## Objetivos:
a – Responda brevemente, a partir de la meditación sobre el bautismo:
(i) ¿Qué fecha figura en el encabezado?
(ii) ¿En las aguas de qué río fue curado Naamán?
(iii) ¿Con quién se compara al cristiano que renace a una nueva vida?
b – Enumere todos los nombres propios de persona que aparecen en el párrafo numerado «1.—» de la meditación sobre el bautismo.
c – Prosiga la meditación sobre el bautismo a partir de su última frase.

## Fragmento del documento:
━━━━
VIVIR EL BAUTISMO, 8 de Marzo

«¡Oh Dios!, que eres luz y no hay en ti tiniebla alguna, que yo ande en la luz como tú estás en la luz» (1 Jn 1, 5-7).

1.— El hecho de que Naamán sirio estuviese leproso y fuera curado en las aguas del Jordán es un símbolo del bautismo que purifica al hombre del pecado. Las aguas del Jordán, que serán un día santificadas por el bautismo de Jesús, son un preludio de las aguas bautismales que reciben de Cristo su poder regenerador. Y así como Naamán, bañándose en el río, vio que su carne quedaba «limpia como la de un niño» (2Re 5,  14), del mismo modo el cristiano, rociado por el agua  del bautismo, renace a una nueva vida, resplandeciente de inocencia y  de gracia, como Adán en el primer día  de su creación.
━━━━
## Material extraído:
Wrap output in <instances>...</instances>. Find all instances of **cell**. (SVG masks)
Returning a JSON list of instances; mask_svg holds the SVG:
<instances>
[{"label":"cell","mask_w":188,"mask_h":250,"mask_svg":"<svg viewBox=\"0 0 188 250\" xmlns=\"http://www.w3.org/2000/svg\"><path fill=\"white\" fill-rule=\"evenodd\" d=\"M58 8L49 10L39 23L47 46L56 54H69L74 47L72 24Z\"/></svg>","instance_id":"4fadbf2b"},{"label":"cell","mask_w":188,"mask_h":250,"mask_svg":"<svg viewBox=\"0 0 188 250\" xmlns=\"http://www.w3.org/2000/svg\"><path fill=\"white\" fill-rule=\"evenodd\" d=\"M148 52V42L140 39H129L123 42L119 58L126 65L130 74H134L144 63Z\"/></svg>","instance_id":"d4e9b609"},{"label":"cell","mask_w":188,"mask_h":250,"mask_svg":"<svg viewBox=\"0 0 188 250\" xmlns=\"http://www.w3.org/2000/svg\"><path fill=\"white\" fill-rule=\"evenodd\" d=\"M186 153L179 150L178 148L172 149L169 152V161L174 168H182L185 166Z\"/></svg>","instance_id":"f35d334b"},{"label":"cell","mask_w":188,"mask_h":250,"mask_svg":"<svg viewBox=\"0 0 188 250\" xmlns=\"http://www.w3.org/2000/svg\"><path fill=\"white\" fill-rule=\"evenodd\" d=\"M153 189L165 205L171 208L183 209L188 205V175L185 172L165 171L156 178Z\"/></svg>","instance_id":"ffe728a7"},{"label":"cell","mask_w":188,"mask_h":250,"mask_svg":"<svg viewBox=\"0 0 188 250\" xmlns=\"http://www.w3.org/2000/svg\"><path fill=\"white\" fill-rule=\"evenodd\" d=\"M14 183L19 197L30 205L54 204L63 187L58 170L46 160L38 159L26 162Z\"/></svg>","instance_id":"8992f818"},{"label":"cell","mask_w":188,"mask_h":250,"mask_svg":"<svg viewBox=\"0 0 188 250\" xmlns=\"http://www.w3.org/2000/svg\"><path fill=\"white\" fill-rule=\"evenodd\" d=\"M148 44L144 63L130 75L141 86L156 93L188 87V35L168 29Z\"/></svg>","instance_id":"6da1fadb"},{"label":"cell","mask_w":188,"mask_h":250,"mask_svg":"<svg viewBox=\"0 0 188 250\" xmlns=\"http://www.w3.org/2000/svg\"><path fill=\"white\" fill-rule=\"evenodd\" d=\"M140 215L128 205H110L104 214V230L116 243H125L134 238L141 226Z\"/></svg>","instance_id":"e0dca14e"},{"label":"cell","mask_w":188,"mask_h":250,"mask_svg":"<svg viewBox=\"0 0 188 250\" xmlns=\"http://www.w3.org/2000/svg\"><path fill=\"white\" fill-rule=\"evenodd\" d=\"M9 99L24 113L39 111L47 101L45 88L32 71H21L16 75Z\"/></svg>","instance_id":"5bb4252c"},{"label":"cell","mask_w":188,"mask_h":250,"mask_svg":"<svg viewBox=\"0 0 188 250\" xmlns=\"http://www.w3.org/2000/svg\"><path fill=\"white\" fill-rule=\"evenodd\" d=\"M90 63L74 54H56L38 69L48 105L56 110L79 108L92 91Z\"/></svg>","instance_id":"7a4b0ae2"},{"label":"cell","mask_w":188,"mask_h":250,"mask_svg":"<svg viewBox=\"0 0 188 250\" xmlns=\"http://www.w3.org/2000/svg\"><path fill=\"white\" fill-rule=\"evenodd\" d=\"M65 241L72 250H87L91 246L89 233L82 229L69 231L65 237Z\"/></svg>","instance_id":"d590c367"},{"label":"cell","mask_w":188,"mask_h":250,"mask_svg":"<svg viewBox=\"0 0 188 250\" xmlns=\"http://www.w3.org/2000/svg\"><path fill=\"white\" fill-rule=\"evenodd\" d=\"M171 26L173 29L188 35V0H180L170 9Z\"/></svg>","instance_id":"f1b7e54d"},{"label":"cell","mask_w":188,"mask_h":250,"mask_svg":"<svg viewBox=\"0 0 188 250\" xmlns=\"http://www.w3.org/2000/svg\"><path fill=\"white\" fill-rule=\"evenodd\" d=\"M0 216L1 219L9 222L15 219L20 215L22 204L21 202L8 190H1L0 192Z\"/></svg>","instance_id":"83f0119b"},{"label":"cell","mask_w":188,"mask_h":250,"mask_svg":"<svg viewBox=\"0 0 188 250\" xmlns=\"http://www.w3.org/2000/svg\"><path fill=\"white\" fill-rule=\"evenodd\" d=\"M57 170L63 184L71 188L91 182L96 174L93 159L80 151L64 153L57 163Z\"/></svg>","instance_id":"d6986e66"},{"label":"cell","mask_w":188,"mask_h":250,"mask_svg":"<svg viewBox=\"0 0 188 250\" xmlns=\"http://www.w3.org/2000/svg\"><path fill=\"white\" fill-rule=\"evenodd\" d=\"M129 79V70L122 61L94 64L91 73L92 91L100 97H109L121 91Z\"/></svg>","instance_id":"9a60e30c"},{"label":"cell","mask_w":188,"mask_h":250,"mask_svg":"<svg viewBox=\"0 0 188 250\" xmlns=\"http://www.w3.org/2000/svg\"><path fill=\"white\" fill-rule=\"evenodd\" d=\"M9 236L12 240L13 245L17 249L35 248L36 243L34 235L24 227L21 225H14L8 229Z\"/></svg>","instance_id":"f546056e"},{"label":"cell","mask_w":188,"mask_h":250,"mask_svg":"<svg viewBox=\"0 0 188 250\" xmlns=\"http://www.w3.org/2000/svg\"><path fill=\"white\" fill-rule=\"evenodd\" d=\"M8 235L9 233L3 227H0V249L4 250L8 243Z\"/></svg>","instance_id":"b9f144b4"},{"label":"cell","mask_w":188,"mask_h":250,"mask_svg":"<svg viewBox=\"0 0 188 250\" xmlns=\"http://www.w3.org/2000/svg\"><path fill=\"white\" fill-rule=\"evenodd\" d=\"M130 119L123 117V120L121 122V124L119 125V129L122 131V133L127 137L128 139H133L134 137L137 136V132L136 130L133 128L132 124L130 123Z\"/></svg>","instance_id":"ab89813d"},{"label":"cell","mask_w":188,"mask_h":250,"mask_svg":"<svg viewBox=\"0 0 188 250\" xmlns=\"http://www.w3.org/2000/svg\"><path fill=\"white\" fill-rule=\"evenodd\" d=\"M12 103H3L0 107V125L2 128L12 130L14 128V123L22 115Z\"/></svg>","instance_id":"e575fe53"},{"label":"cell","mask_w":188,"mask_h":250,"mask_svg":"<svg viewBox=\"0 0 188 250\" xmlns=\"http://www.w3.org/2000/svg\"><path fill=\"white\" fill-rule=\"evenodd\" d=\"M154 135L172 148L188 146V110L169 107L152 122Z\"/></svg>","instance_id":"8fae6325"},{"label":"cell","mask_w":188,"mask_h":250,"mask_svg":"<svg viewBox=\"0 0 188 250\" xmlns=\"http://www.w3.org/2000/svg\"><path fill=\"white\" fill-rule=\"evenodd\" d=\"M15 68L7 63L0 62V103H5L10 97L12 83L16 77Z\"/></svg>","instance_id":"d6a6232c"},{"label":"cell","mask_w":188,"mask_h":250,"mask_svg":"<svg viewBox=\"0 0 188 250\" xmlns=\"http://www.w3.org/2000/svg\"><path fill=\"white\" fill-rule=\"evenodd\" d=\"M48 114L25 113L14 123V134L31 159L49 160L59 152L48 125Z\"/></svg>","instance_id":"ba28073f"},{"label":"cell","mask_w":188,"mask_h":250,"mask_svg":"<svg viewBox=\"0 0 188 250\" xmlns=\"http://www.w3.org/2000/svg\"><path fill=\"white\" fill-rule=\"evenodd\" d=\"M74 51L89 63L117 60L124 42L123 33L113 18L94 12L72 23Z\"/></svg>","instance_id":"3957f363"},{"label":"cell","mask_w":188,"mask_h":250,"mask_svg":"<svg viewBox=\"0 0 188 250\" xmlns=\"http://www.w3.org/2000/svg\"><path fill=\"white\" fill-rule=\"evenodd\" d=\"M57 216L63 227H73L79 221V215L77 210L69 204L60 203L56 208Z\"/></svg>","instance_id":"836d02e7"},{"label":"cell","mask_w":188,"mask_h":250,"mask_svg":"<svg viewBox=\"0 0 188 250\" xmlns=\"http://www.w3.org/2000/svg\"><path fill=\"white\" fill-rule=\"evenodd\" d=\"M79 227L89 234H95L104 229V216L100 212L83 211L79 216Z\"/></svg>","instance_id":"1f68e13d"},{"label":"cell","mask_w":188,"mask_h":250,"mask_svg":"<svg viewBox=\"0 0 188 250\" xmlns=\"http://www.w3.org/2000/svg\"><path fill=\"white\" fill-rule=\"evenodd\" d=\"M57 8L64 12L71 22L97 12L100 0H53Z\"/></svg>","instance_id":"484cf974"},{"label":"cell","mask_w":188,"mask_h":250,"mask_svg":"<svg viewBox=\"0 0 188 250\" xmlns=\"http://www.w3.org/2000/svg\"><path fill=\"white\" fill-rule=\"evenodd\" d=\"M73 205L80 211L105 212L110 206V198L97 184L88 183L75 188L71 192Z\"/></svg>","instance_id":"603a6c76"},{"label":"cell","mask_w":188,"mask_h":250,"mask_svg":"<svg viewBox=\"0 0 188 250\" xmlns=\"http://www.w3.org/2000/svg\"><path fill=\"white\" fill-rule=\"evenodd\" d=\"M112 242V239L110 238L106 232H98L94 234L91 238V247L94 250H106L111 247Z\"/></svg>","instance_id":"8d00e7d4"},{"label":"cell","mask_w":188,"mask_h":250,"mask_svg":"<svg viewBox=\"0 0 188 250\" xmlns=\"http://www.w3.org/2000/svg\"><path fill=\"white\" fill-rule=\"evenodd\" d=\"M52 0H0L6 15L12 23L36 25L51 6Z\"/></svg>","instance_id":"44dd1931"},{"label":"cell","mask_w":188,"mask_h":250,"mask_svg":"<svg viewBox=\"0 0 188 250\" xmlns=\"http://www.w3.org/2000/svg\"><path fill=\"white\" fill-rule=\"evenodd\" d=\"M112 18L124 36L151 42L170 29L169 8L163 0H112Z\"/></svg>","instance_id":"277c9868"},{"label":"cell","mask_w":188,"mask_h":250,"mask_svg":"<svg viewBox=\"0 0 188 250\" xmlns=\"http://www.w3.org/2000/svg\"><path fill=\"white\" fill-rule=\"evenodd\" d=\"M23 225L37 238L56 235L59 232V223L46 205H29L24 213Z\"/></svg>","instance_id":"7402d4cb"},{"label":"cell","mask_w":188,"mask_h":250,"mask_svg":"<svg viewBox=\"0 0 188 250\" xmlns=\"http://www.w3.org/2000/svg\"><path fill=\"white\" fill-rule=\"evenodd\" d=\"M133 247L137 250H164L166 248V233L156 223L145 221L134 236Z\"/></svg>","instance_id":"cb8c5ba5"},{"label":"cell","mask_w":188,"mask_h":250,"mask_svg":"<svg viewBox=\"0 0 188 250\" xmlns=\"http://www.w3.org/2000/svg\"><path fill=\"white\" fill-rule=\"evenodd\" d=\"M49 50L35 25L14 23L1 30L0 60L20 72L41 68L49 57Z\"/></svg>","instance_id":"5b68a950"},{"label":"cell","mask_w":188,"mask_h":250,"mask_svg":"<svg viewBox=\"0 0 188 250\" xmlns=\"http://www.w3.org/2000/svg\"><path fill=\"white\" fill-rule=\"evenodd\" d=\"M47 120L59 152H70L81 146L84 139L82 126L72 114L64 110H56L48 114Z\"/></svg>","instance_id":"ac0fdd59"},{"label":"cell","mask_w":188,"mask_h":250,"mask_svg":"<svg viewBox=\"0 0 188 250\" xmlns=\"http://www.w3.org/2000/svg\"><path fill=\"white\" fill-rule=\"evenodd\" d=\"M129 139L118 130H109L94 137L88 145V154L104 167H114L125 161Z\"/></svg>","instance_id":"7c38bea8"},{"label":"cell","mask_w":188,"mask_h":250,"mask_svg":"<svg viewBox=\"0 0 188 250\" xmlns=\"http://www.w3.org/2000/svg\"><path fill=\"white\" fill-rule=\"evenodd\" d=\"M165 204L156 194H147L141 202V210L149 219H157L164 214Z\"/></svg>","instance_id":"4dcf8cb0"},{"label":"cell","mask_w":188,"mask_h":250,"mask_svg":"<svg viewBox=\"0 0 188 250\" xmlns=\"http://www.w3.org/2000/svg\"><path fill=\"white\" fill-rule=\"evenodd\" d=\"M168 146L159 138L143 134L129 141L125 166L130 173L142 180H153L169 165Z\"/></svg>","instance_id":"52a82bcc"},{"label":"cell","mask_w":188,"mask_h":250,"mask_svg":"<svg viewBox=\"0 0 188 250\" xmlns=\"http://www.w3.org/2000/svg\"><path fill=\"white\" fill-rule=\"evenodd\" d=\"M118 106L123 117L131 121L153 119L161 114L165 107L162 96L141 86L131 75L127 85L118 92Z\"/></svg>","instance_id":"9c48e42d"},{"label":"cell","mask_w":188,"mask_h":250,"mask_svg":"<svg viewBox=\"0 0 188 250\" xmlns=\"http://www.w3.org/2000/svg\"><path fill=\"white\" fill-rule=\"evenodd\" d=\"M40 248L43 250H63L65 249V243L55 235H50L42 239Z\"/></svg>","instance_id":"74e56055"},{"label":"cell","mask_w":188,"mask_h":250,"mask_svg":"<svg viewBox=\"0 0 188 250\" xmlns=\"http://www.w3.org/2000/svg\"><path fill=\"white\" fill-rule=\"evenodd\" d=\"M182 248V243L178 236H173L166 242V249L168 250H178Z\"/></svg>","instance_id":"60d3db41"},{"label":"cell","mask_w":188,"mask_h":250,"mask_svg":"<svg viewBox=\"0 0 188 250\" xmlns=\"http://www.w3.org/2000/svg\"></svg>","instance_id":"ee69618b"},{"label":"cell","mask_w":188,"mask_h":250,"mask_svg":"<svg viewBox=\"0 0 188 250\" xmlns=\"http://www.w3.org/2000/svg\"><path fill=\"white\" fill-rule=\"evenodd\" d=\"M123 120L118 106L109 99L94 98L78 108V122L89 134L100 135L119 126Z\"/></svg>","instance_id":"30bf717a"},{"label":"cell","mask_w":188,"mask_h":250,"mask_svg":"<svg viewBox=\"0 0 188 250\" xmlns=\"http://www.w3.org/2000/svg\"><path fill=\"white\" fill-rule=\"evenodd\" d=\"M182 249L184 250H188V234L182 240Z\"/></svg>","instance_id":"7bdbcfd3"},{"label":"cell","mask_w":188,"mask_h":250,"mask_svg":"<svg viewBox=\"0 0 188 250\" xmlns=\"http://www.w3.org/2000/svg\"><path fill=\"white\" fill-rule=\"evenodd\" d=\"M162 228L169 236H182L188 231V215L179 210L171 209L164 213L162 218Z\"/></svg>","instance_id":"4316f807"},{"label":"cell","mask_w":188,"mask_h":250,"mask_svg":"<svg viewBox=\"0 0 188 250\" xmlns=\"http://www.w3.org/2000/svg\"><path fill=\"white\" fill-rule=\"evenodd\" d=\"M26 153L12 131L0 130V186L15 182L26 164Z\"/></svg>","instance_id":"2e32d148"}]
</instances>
━━━━
## Resultados por tarea:
a –
(i) 8 de Marzo.
(ii) El Jordán.
(iii) Con Adán en el primer día de su creación.

b – Naamán, Jesús, Cristo, Adán.

c –
El sentido de la eficacia del bautismo es tan vivo en san Pablo, que él lo considera como una muerte definitiva al pecado, y cree normal para el cristiano la abstención del pecado mismo. «Haced cuenta de que estáis muertos al pecado —escribe a los Romanos—. El pecado no tendrá ya dominio sobre vosotros» (Rom 6,11-14). El bautismo, sin embargo, no confirma en gracia; limpia del pecado, pero le deja al hombre en sus condiciones de debilidad, de fragilidad, de suerte que la abstención del pecado es fruto de una constante lucha contra el mal y de una cotidiana fidelidad a la gracia. Se inserta aquí la necesidad de valorizar la virtud purificadora, regeneradora, del bautismo, dándole un puesto en nuestra propia vida, dejándola ahondar en las profundidades de nuestro propio ser. Dondequiera que el hombre descubra en sí mismo tendencias viciosas —egoísmo, orgullo, vanidad, avaricia, pereza, envidia, y demás—, allí mismo debe abrirse a la gracia bautismal para que ésta le limpie, le purifique, y allí mismo debe prestar su colaboración con generoso acto de renuncia, de desapego. «El que quiera venir en pos de mí, niéguese a sí mismo, tome su cruz y sígame. Pues el que quiera salvar su vida, la perderá; y el que pierda su vida por mí, la hallará» (Mt 16, 24-25). Estas exigencias impuestas al seguimiento de Cristo comenzaron para el hombre el día mismo de su bautismo, y en la gracia del bautismo, que le hace partícipe de la muerte del Señor, encuentra el hombre la fuerza para vivirlas.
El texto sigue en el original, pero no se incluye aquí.